Питер съежился над тарелкой, поник головой так, что темно-русая челка чуть не легла в пудинг.
– Мама, пожалуйста…
– Ты наказан, Питер. Доедай, и я тебя провожу в комнату. Вставать придется рано, ехать далеко.
Будто кто-то задул свечу. Огонек надежды, что теплился внутри Питера до последнего, дрогнул и погас.
– Позволь мне попрощаться с Офелией, – едва слышно попросил Питер.
– Давай без траура, хорошо? Вы увидитесь через неделю.
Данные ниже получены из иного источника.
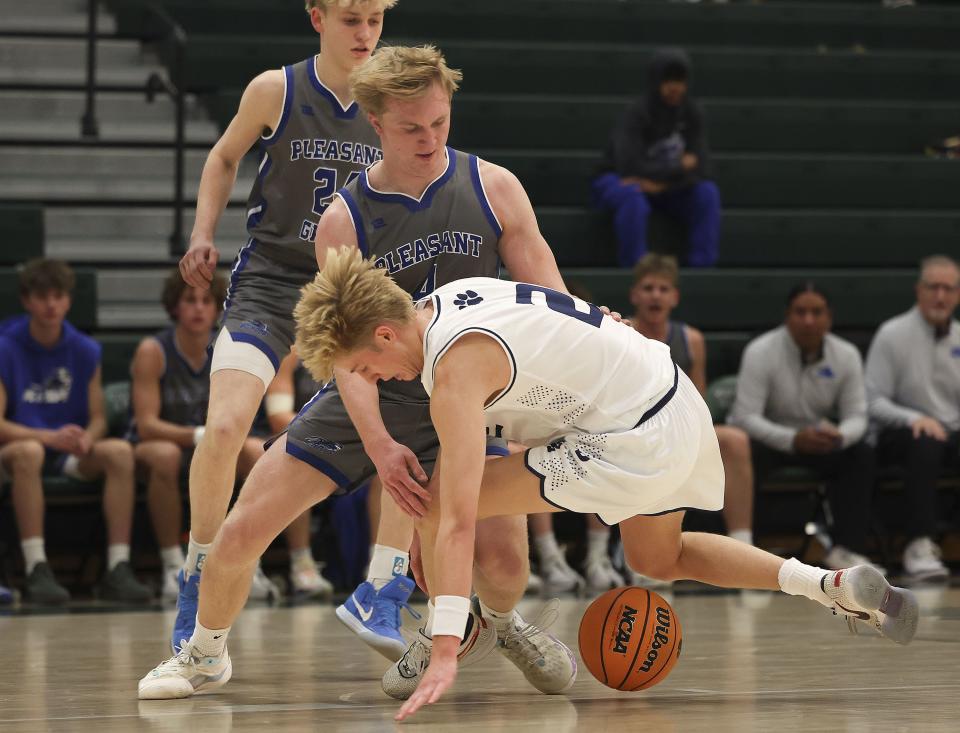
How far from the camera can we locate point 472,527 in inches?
115

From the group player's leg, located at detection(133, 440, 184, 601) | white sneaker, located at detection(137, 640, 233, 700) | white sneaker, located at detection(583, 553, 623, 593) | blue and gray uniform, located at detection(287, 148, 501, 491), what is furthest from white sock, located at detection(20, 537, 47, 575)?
blue and gray uniform, located at detection(287, 148, 501, 491)

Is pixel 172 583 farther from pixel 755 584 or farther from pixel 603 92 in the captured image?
pixel 603 92

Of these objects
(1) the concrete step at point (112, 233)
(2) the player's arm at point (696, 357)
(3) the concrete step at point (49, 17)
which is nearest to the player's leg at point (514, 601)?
(2) the player's arm at point (696, 357)

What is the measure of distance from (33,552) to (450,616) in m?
3.77

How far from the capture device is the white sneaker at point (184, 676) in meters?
3.54

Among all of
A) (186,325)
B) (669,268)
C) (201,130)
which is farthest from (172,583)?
(201,130)

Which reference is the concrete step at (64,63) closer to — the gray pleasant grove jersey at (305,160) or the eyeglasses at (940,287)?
the eyeglasses at (940,287)

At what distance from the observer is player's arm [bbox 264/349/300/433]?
6504mm

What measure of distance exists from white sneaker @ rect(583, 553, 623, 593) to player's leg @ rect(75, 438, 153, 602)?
1862mm

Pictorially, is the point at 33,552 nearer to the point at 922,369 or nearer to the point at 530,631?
the point at 530,631

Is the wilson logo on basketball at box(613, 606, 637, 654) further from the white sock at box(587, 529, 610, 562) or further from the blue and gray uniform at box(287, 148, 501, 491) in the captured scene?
the white sock at box(587, 529, 610, 562)

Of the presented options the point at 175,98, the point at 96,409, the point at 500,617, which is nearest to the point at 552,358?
the point at 500,617

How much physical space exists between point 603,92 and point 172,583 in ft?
14.9

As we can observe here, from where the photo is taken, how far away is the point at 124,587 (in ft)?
20.4
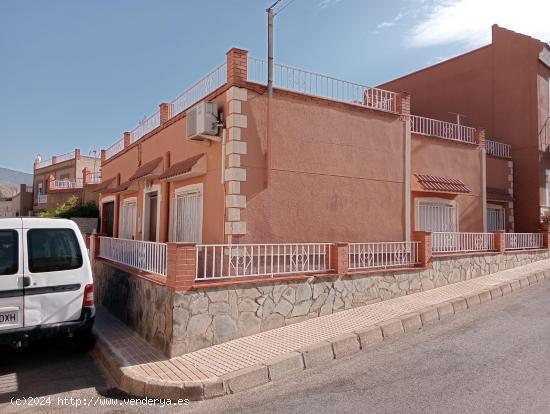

– Мама, это мой друг. А я – ее единственный друг. Мне обязательно надо ее увидеть.
– Утром. Все утром.
Когда за мамой закрылась дверь и в замке повернулся ключ, Питер открыл окно и лег животом на подоконник. Нет, не слезть. Лестница слишком далеко стоит, а прыгать на раскидистые кусты маминой любимой розы слишком опасно. Да и куда идти, если получится выбраться из дома? Тетка Йонаса и родители Кевина приведут Питера обратно, как только он объявится у них на пороге. Идти пешком в Дувр и умолять Стива Фрейзера приютить его было уж совсем глупой затеей. А жить на иве у ручья можно только до первого серьезного дождя. Да и как выжить, когда не умеешь готовить, охотиться и строить хоть что-то, кроме шалаша? Можно утащить у отца плащ-палатку и котелок и питаться рыбой, но надолго ли хватит терпения? Питер грустно усмехнулся, вспомнив сказку про трех поросят. – Не братьями они были, – вздохнул он. – Скорее, отцом и сыновьями. Папа умел строить настоящий дом, а дети – только шалаш из палок. Нет, конечно, никуда он не сбежит. Это только Йонас смог пройти через две страны и перебраться через пролив. Потому что Йонас – это Йонас. Почти герой комиксов. Или как Джеймс Бонд, только молодой совсем. Питер включил настольную лампу, вытащил из стопки чистый лист бумаги и принялся выводить подаренной отцом авторучкой: «Йон, привет! Я здорово разозлил отца, и он отослал меня к тетке в Бристоль. Мама говорит, это на неделю. Пригляди тут за Офелией, пока я буду в ссылке. За меня не волнуйся, я в полном порядке. Кеву привет, я попробую позвонить ему из Бристоля.